WORK INSTRUCTIONS:
Copy every one of the records below word for word, leaving out the pictures.
____________
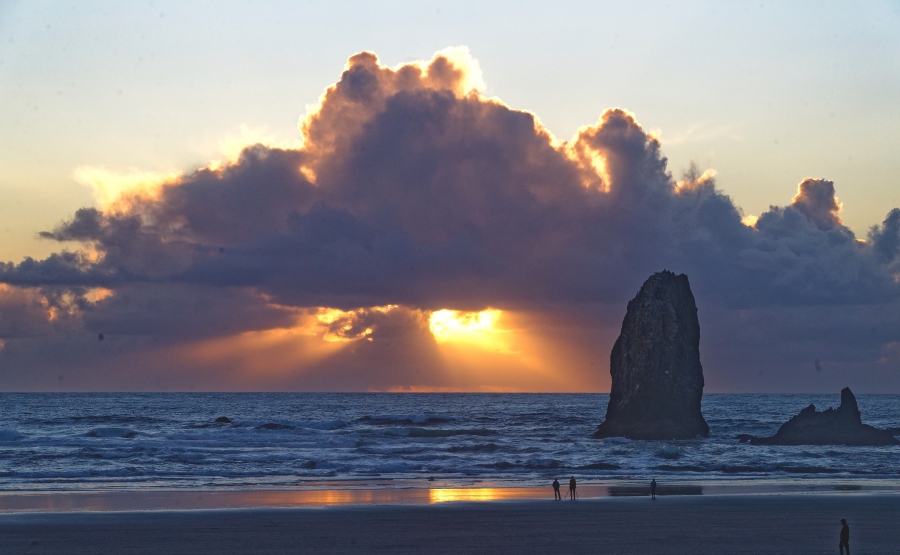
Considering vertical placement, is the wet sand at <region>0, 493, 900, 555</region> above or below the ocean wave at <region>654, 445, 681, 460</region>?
above

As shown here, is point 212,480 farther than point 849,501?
Yes

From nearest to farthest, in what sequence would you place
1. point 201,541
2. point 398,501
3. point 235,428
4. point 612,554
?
point 612,554, point 201,541, point 398,501, point 235,428

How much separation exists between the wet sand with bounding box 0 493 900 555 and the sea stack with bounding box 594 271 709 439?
122 feet

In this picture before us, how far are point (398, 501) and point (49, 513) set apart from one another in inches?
584

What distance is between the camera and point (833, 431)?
72.6 metres

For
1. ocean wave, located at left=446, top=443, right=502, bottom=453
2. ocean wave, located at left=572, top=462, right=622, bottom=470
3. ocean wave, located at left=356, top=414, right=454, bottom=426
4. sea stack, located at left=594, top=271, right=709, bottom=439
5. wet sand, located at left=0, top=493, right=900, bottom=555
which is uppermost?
sea stack, located at left=594, top=271, right=709, bottom=439

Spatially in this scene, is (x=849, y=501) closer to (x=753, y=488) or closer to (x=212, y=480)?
(x=753, y=488)

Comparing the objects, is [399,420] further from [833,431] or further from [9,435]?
[833,431]

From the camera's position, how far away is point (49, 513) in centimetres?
3419

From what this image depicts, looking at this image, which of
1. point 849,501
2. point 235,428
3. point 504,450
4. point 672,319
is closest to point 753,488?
point 849,501

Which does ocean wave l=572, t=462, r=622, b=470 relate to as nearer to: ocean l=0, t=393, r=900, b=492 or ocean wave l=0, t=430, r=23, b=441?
ocean l=0, t=393, r=900, b=492

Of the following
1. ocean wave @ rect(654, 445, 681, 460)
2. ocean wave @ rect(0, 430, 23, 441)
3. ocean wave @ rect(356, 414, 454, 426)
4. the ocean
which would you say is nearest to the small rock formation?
the ocean

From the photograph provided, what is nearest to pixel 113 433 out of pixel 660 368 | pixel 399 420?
pixel 399 420

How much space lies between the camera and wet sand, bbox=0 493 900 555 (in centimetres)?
2747
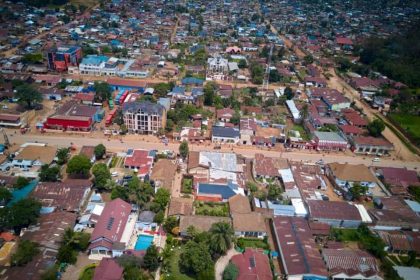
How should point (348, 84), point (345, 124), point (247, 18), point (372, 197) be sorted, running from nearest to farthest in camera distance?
point (372, 197) < point (345, 124) < point (348, 84) < point (247, 18)

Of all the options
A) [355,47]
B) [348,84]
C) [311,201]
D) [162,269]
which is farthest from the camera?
[355,47]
____________
OUTPUT FOR THIS TASK:
Considering vertical placement, is the wet sand at <region>0, 493, 900, 555</region> above or below the ocean wave at <region>654, 445, 681, 460</region>?
above

As shown here, is point 212,480 farther than point 849,501?
Yes

From nearest to farthest, in what sequence would you place
1. point 201,541
2. point 398,501
3. point 235,428
4. point 612,554
?
point 612,554, point 201,541, point 398,501, point 235,428

How much separation exists between the wet sand with bounding box 0 493 900 555 and the sea stack with bounding box 594 271 709 439?
122 feet

In this picture before us, how far are point (398, 501) and point (49, 513) set apart from one another in inches?
584

What distance is between the camera and point (833, 431)?
72.6 metres

For
1. ocean wave, located at left=446, top=443, right=502, bottom=453
2. ocean wave, located at left=572, top=462, right=622, bottom=470
3. ocean wave, located at left=356, top=414, right=454, bottom=426
4. sea stack, located at left=594, top=271, right=709, bottom=439
5. wet sand, located at left=0, top=493, right=900, bottom=555
which is uppermost?
sea stack, located at left=594, top=271, right=709, bottom=439

Spatially in this scene, is (x=849, y=501) closer to (x=753, y=488) or closer to (x=212, y=480)?
(x=753, y=488)

Comparing the objects, is [399,420] further from [833,431] or further from [9,435]?
[833,431]

From the camera's position, how far away is point (49, 513) in centimetres?
3419

From what this image depicts, looking at this image, which of
1. point 849,501
2. point 235,428
3. point 504,450
4. point 672,319
is closest to point 753,488?
point 849,501

Which does ocean wave l=572, t=462, r=622, b=470 relate to as nearer to: ocean l=0, t=393, r=900, b=492 or ocean wave l=0, t=430, r=23, b=441?
ocean l=0, t=393, r=900, b=492

Of the following
1. ocean wave @ rect(654, 445, 681, 460)
2. ocean wave @ rect(0, 430, 23, 441)
3. ocean wave @ rect(356, 414, 454, 426)
4. the ocean
which would you say is nearest to the small rock formation?
the ocean

From the photograph provided, what is nearest to pixel 113 433 out of pixel 660 368 | pixel 399 420?
pixel 399 420

How much space lies between the camera and wet sand, bbox=0 493 900 555 (in centimetres)?
2747
How should point (348, 84), point (345, 124), point (247, 18), point (372, 197) be sorted, running from nearest to farthest in camera distance?
point (372, 197) < point (345, 124) < point (348, 84) < point (247, 18)

Of all the options
A) [355,47]
B) [348,84]
C) [311,201]
D) [162,269]
which is farthest from the camera?
[355,47]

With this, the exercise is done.